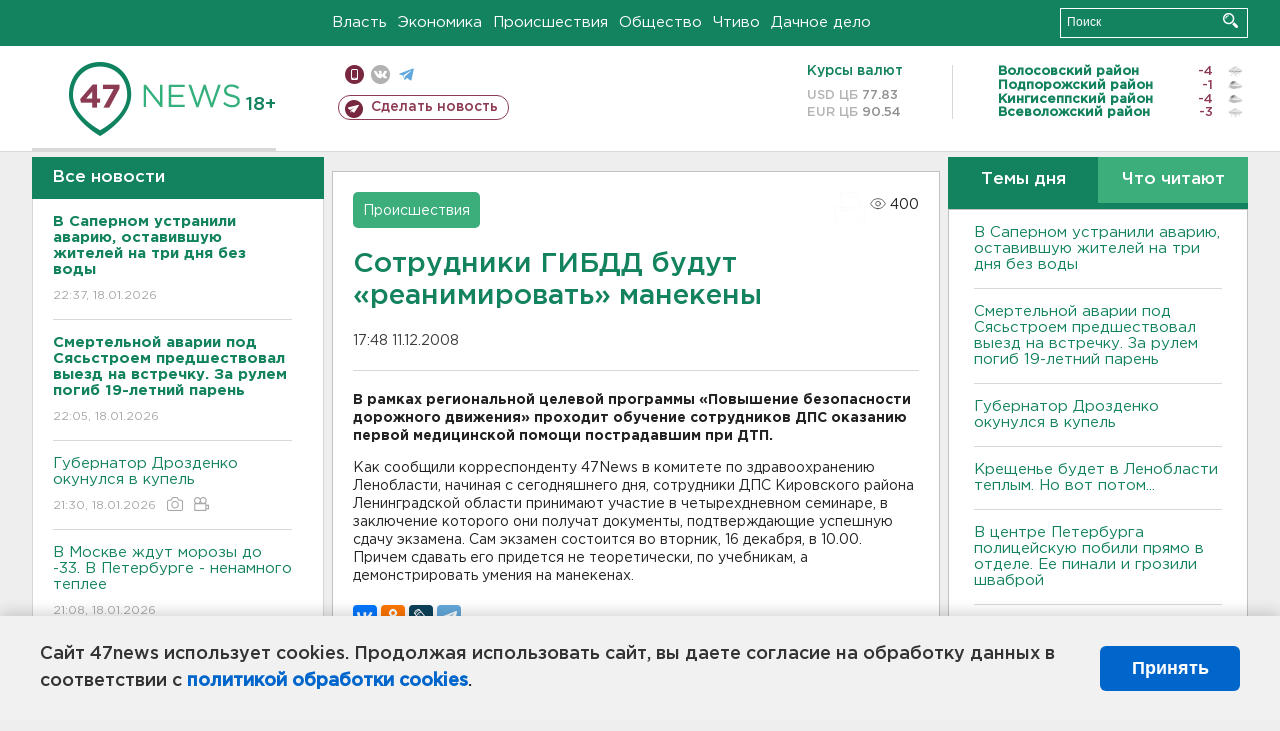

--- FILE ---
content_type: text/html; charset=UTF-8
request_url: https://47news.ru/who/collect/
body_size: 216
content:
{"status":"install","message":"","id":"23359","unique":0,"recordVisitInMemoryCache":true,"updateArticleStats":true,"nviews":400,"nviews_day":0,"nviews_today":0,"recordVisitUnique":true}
====
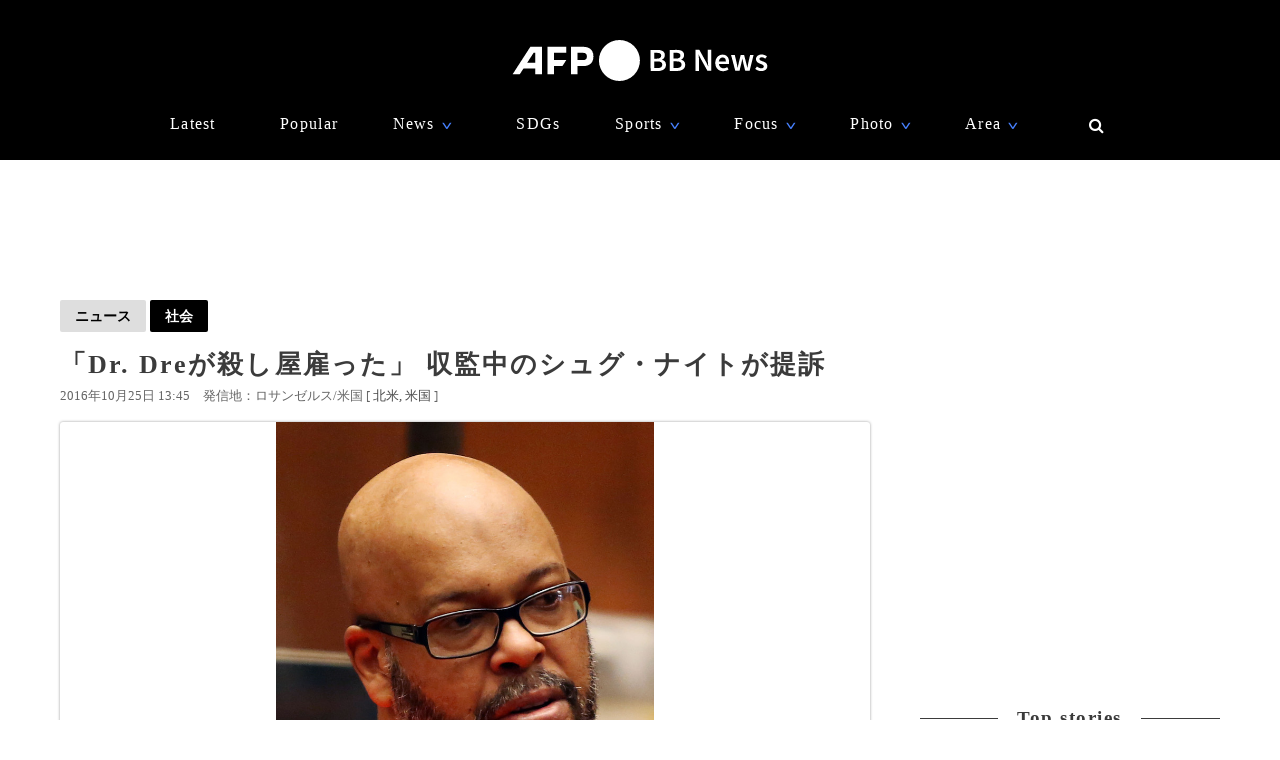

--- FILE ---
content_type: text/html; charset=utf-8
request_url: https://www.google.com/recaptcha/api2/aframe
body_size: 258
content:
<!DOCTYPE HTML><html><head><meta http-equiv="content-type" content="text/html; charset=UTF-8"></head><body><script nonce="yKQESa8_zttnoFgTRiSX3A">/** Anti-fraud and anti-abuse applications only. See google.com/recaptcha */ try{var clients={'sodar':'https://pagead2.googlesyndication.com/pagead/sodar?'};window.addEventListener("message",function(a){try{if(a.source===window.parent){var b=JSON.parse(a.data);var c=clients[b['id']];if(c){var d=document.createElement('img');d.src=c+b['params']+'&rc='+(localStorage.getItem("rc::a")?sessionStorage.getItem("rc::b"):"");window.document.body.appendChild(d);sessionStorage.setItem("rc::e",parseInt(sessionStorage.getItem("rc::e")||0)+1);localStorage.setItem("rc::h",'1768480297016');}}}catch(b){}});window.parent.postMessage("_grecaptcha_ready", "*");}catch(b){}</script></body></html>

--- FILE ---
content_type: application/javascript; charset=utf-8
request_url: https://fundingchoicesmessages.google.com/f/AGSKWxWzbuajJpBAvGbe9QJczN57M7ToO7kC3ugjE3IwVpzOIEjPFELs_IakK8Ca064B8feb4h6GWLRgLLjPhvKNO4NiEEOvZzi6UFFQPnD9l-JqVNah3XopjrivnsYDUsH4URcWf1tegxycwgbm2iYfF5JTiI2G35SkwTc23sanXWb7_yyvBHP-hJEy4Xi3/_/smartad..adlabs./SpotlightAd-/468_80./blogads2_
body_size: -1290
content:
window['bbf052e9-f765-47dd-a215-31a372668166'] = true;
====
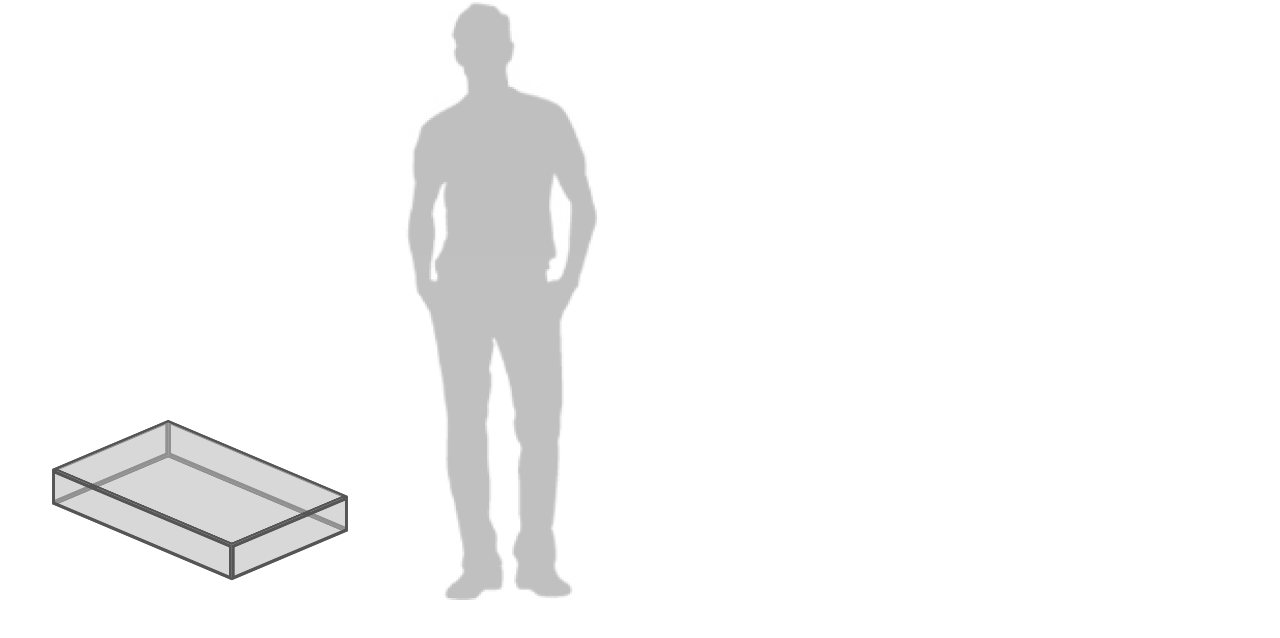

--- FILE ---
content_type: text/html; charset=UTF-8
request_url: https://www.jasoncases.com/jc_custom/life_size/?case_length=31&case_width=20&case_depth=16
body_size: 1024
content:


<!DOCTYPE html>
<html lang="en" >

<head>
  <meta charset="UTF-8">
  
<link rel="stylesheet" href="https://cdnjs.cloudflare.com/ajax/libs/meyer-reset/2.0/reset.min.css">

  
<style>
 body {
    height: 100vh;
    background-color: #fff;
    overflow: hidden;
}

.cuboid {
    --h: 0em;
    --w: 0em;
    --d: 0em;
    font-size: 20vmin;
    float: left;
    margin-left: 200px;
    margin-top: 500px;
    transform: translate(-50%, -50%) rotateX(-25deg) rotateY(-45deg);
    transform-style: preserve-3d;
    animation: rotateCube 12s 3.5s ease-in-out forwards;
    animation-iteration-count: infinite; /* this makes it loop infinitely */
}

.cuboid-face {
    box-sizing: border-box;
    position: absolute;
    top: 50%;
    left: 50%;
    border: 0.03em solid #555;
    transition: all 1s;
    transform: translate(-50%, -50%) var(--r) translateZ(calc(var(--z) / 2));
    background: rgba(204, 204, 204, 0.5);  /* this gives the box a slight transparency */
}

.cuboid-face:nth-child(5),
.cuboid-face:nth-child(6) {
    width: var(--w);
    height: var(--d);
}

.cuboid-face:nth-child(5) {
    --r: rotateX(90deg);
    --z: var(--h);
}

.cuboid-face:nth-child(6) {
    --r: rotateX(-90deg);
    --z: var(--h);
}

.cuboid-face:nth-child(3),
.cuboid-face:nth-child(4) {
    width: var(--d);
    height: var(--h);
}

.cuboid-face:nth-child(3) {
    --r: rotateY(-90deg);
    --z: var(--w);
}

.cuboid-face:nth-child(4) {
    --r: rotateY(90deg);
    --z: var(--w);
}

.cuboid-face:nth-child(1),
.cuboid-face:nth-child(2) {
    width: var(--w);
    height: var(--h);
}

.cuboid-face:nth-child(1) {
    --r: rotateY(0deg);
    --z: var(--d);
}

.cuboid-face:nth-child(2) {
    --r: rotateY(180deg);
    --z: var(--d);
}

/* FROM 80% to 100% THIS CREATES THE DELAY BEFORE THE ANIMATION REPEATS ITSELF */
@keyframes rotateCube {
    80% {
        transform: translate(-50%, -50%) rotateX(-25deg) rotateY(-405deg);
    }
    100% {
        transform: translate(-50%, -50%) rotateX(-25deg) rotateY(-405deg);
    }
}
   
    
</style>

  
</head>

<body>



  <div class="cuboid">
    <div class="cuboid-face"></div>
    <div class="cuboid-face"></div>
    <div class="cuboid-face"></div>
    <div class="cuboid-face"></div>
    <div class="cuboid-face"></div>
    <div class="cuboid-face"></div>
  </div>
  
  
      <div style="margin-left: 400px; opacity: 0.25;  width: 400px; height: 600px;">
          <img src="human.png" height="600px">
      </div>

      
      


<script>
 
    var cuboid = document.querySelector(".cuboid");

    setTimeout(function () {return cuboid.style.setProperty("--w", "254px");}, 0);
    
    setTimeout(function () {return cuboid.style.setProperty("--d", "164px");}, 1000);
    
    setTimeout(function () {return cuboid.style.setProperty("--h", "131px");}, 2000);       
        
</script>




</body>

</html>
====
WORK TASK: Using the word "rotateY" as the filter, copy each matching line from the material.

EXERCISE SOLUTION:
    transform: translate(-50%, -50%) rotateX(-25deg) rotateY(-45deg);
    --r: rotateY(-90deg);
    --r: rotateY(90deg);
    --r: rotateY(0deg);
    --r: rotateY(180deg);
        transform: translate(-50%, -50%) rotateX(-25deg) rotateY(-405deg);
        transform: translate(-50%, -50%) rotateX(-25deg) rotateY(-405deg);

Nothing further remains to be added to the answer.